▶ **Written exercise**:
Transcribe the listing below, reproducing every line without any change.

[Data lines]
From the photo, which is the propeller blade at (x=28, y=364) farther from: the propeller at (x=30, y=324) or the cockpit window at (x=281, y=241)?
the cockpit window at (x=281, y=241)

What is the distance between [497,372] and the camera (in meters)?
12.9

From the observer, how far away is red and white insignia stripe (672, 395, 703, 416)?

▶ **Exercise result**:
From the photo, which is the propeller blade at (x=28, y=364) farther from: the propeller at (x=30, y=324) or the cockpit window at (x=281, y=241)?
the cockpit window at (x=281, y=241)

What is the distance between [497,372] and the camera (in meters)?
12.9

From the observer, how far away is red and white insignia stripe (672, 395, 703, 416)?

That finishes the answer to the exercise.